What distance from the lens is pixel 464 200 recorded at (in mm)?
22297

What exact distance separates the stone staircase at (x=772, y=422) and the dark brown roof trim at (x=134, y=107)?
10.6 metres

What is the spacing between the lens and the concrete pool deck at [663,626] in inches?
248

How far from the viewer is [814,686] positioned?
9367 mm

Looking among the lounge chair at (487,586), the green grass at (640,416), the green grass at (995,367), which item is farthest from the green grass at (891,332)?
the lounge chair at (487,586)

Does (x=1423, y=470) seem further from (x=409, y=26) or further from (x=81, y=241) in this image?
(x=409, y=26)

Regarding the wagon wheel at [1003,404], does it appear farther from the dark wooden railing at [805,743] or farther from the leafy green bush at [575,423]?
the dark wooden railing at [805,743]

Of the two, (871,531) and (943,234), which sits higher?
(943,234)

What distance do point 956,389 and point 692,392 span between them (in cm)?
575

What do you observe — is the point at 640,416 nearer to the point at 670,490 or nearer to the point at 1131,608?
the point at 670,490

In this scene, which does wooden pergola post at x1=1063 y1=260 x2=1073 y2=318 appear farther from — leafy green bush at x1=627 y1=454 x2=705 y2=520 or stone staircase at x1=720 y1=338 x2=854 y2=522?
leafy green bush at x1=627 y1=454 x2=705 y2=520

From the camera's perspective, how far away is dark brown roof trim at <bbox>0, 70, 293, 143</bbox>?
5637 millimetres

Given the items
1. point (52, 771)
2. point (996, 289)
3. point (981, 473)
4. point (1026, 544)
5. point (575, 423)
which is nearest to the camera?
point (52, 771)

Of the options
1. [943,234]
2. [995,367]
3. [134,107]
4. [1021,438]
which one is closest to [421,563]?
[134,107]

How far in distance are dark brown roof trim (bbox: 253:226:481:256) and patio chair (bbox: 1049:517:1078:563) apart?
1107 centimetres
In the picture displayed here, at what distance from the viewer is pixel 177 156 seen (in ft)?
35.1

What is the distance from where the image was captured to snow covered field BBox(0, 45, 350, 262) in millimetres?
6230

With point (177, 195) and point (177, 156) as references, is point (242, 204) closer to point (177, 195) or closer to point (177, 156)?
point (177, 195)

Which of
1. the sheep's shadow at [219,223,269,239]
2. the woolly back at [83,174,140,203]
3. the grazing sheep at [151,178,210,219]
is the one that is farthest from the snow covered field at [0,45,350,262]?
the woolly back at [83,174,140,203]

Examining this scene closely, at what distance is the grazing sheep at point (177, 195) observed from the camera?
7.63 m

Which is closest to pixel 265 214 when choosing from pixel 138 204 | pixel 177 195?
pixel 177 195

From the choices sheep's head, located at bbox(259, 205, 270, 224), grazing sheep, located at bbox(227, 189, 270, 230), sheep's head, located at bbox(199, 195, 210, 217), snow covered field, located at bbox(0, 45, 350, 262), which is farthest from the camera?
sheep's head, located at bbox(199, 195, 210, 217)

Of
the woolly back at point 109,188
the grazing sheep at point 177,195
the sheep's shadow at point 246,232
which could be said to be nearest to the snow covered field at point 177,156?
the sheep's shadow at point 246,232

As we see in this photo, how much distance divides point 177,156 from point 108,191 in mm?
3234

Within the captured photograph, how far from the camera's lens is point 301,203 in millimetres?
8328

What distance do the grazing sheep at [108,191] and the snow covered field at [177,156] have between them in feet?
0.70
______
Task description: Copy the data word for word, from the line that contains "From the choices" through the last line of the data.

Task solution:
From the choices sheep's head, located at bbox(259, 205, 270, 224), grazing sheep, located at bbox(227, 189, 270, 230), sheep's head, located at bbox(199, 195, 210, 217), snow covered field, located at bbox(0, 45, 350, 262), which is farthest from the camera?
sheep's head, located at bbox(199, 195, 210, 217)

Of
the woolly back at point 109,188
the grazing sheep at point 177,195
the sheep's shadow at point 246,232
which could be said to be nearest to the snow covered field at point 177,156?
the sheep's shadow at point 246,232

As we see in this photo, how much distance divides point 177,156 from point 108,191 in mm?
3234

Within the captured photograph, how far from the camera's lens is point 301,203 in millimetres?
8328

What distance do the grazing sheep at [108,191] and the snow covered field at [177,156] have between them in feet?
0.70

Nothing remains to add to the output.